### Excerpted records
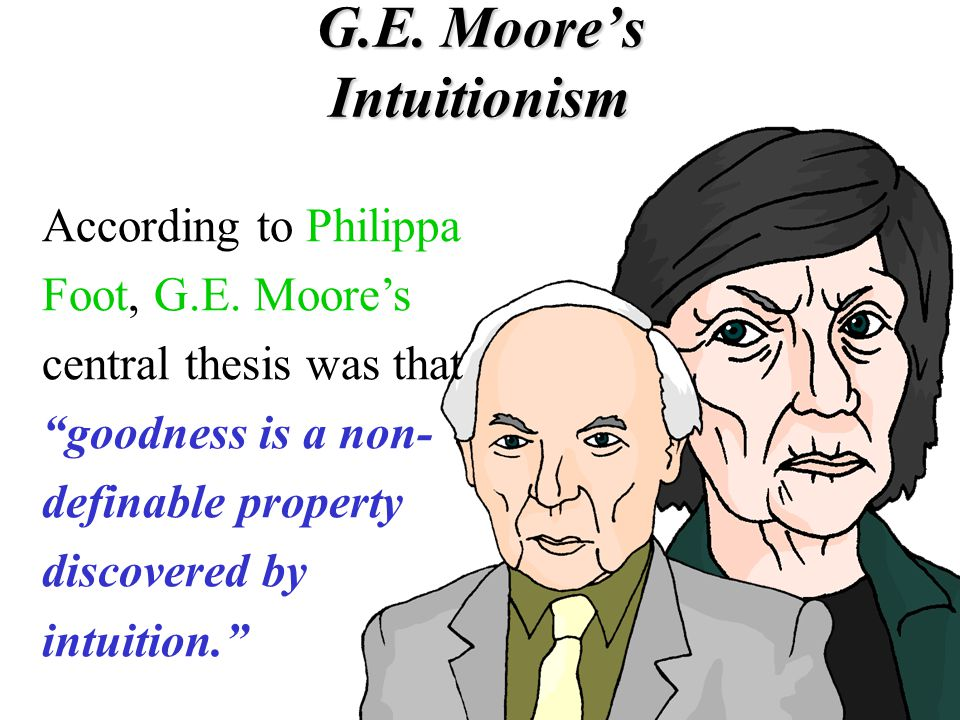 """G.E. Moore's Intuitionism According to Philippa Foot, G.E. Moore's central thesis was that """"goodness is a non- definable property discovered by intuit"""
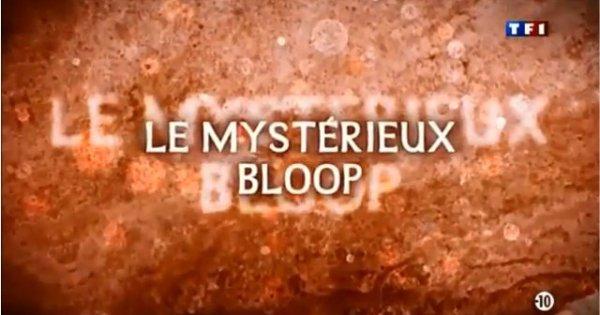 Le mystérieux Bloop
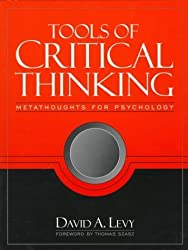 Tools of Critical Thinking: Metathoughts for Psychology by David A. Levy (1996-12-03)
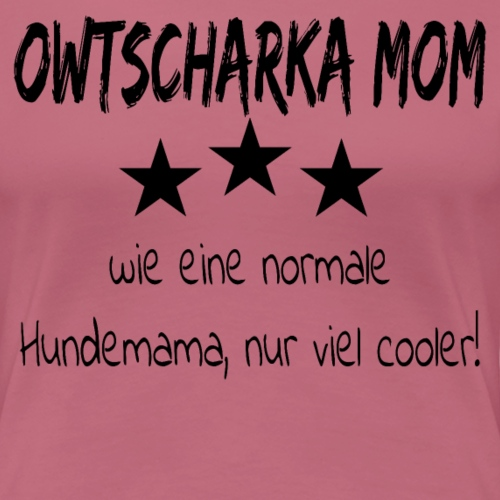 Owtscharka Mom T-Shirt Kaukasischer Schäferhund - Frauen Premium T-Shirt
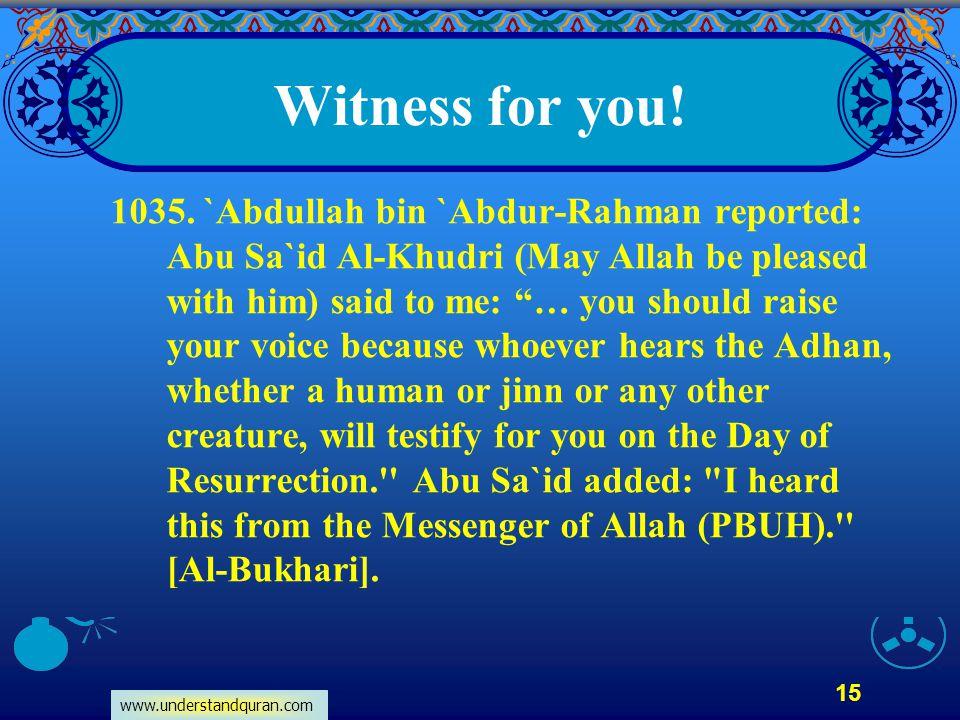 www.understandquran.com 15 Witness for you! 1035. `Abdullah bin `Abdur-Rahman reported: Abu Sa`id Al-Khudri (May Allah be pleased with him) said to me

### What to work on
Every line above has to be output exactly; the pictures must be dropped.

### Response to this task
 """G.E. Moore's Intuitionism According to Philippa Foot, G.E. Moore's central thesis was that """"goodness is a non- definable property discovered by intuit"""
 Le mystérieux Bloop
 Tools of Critical Thinking: Metathoughts for Psychology by David A. Levy (1996-12-03)
 Owtscharka Mom T-Shirt Kaukasischer Schäferhund - Frauen Premium T-Shirt
 www.understandquran.com 15 Witness for you! 1035. `Abdullah bin `Abdur-Rahman reported: Abu Sa`id Al-Khudri (May Allah be pleased with him) said to me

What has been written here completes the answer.